» **Data in this exercise**:
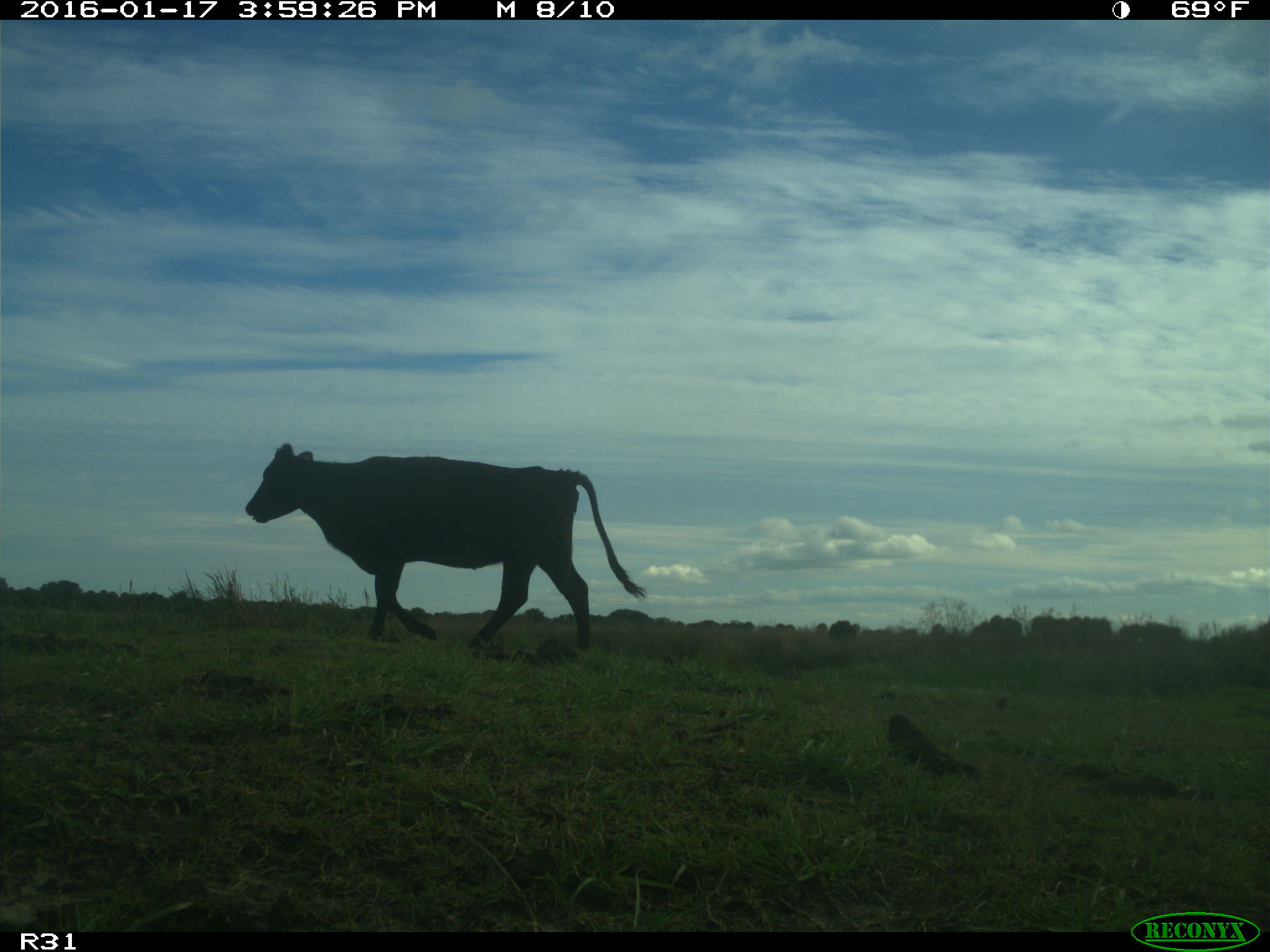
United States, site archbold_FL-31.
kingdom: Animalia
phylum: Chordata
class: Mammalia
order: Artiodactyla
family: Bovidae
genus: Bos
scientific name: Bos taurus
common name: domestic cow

» **What to produce**: Set down the entries shown above once more, exactly as they read, but without pictures.

» **Task result**:
United States, site archbold_FL-31.
kingdom: Animalia
phylum: Chordata
class: Mammalia
order: Artiodactyla
family: Bovidae
genus: Bos
scientific name: Bos taurus
common name: domestic cow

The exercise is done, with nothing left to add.